The jurors in the Dzhokhar Tsarnaev trial sped through the questions that decided his fate at the rate of three or more an hour—about enough time to read the question out, take a vote, count the hands, and move on to the next question. Most important, though, the jury appeared to agree unanimously that the 19 mitigating factors proposed by the defense made no difference. If even one juror had found it impossible for any reason to vote for the death penalty, Tsarnaev would have been sentenced to life imprisonment for his role in the Boston Marathon bombing.
There is a common misconception that, in certain cases, the law requires the death penalty. This is never the case—it is always up to the jury. And yet this jury seems to have all but rubber-stamped the verdict. This suggests that the defense failed in its most basic effort, to get the jury to see Tsarnaev as a human being.
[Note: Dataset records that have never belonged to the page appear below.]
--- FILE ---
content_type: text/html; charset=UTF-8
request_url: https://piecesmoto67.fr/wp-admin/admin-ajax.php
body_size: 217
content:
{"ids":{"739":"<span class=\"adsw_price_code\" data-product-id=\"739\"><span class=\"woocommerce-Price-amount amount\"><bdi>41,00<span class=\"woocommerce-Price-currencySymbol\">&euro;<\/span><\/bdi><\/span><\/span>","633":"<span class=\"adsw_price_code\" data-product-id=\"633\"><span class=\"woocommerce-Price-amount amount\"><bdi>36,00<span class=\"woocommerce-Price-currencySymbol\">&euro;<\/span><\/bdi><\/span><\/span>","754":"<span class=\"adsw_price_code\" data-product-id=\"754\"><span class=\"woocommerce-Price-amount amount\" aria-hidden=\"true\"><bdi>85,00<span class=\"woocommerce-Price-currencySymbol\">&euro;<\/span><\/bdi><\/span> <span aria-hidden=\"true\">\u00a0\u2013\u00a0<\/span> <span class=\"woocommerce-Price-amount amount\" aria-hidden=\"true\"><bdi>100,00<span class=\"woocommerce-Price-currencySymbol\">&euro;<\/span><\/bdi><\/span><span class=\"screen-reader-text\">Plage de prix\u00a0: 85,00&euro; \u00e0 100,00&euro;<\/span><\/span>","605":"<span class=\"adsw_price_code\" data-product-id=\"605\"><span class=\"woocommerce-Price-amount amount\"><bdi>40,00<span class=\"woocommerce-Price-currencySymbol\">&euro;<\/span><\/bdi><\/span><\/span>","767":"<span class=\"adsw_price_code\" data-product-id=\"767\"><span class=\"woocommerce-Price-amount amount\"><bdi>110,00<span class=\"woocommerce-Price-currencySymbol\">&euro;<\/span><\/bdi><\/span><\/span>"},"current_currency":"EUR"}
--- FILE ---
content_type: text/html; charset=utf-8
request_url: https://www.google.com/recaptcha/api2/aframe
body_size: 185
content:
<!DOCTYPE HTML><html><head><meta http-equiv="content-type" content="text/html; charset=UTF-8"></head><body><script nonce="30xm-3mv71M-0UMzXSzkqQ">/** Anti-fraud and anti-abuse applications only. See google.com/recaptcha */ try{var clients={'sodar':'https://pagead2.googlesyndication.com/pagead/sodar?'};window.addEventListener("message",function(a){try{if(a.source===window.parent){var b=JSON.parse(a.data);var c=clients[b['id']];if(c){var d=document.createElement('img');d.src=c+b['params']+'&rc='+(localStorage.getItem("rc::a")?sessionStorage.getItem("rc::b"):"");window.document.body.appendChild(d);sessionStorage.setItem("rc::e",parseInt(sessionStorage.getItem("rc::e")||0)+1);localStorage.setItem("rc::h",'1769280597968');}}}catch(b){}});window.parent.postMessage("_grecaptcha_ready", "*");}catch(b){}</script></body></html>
The prosecution succeeded in convincing the jurors that he wasn't one.
The most important words spoken by Assistant U.S. Attorney William Weinreb in his closing were, “These were political crimes, designed to punish the United States ... by killing and mutilating innocent civilians on U.S. soil.” Throughout the trial, prosecutors talked about the Tsarnaevs “attacking us” or “attacking the U.S.” They used the language of war—and in a war, the enemy is dehumanized by definition, rendered at once more powerful than a human being and less than human.
The defense was sensitive to this tactic and helpless to resist it. Out of earshot of the jury, attorney David Bruck complained to the judge that he could not object to references to the wars in Iraq and Afghanistan because it would only further alienate the jury from his Muslim immigrant defendant. In the end, the prosecution's ability to frame the defendant as an enemy combatant may have been the key difference between the Tsarnaev case and those in which defense attorney Judy Clarke was able to save the lives of horrible people: They had all committed heinous crimes, but they appeared to be people killing other people, not terrorists attacking the United States.
During the jury selection process, the defense seemed particularly wary of two kinds of people: those who were eager to serve on the jury, and those who appeared to have leadership qualities. The eager types were dangerous because they might harbor a hidden agenda, be it to write a book or to make sure Tsarnaev got the death penalty. A strong leader was undesirable because he or she might unite the jury and minimize the probability of a single juror dissenting.
One potential juror seemed undesirable on both of these counts: She very much wanted to serve, and she worked as a restaurant manager, which spoke to her leadership skills. When Bruck questioned her enthusiasm, she explained that she considered jury duty to be a uniquely American duty and honor. Only in this country, she said, could someone like her—a woman who had never gone to college and had worked as a waitress for 24 years—be trusted with something so important. When Bruck asked if she would be able to stop being a manager for a few months and work alongside other jurors as equals, she assured him that she did not like the responsibilities of management. She dealt with them, however, by keeping a certain perspective. When she had to fire an employee, she explained, she told herself it was not her decision but the employee's: “They decided not to come to work, or they decided to steal.” This was a readymade recipe for rejecting responsibility—including the personal responsibility for sentencing a man to death.
In other respects, though, the restaurant manager seemed like an ideal juror: She had no strong views either on Tsarnaev's guilt or on the death penalty in general. She was seated by the court, and was eventually chosen as the foreperson. So the jury went into deliberations armed with two narratives to speed their final decision: the prosecution's story that Tsarnaev was an enemy combatant and the restaurant manager's story that everyone seals his own fate.